Goldman Sachs clarifies Metro Bank holding after slip-up5 Mar 2020 09:52
https://www.fnlondon.com/articles/goldman-clarifies-metro-bank-holding-after-slip-up-20200305
Filings by the bank had led to reports it was building a position in the ailing challenger bank
An error by Goldman Sachs has forced the bank to deny reports it is building a position in the struggling lender Metro Bank.
A London Stock Exchange update on 28 February stated that Goldman had acquired an 8.48% shareholding in the Metro Bank, meaning it had to disclose the position, but a later filing clarified that the first update “arose due to an operational issue” and that Goldman holds just 0.34% of the lender’s shares.
A person close to Goldman told Financial News that the issue was the result of “client trading facilitation”, suggesting that the investment bank was dealing in Metro shares on behalf of a client.
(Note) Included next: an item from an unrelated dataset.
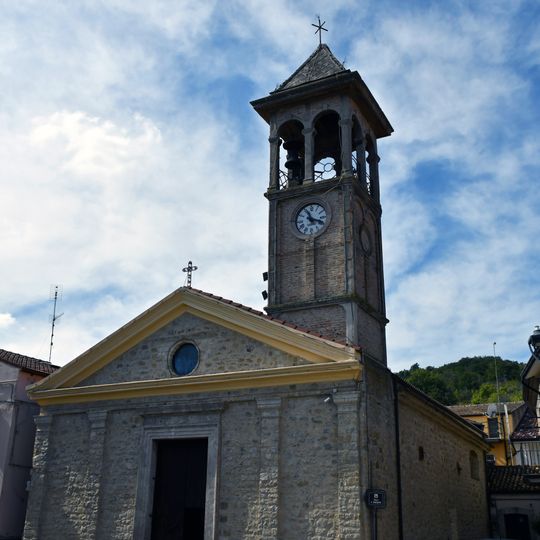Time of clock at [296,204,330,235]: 11:18
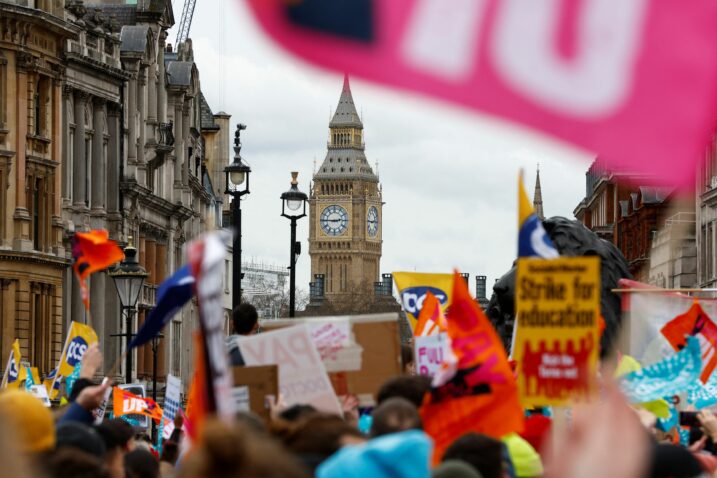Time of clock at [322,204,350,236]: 2:45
A decade ago, Metro Bank became the first new bank in over a hundred years to hit British high streets, but the lender has struggled in recent times.
In February 2019, weeks after winning the top prize of £120m from a pool of government grants — a legacy of RBS’s crisis-era bailout — Metro Bank admitted to a £900m accounting error that sparked a steep decline in its share price. The bank announced that it would repay £50m of the grant money in February, after scaling back its growth plans.
Metro Bank’s shares are currently trading at roughly 16op, down from 966p this time last year. That decline has attracted the attention of investors including the Colombian billionaire Jaime Gilinksi Bacal, who bought into the company in November through a company named Spaldy Investments Limited. He further increased his holding to 8.077% on 2 March, according to London Stock Exchange filings.
A spokesperson for Metro Bank said: “We don’t comment on our shareholders.”
The firm announced Dan Frumkin, formerly chief operating officer of a Bermuda-based community bank, as its new chief executive officer on 19 February, following the departure of his predecessor Craig Donaldson in December. Frumkin’s first task was to preside over financial results, published 26 February, that were headlined by £130.8m in statutory losses before tax for the year to 31 December 2019.
During a media call on 26 February, Frumkin said: “I do think there’s a path forward as an independent company. This plan assumes no more equity capital. So, we’re not going to go back to our shareholders asking for more equity capital. This is a plan that really relies on us just living within our means, and the plan is pretty straightforward: we just need to be more Metro.”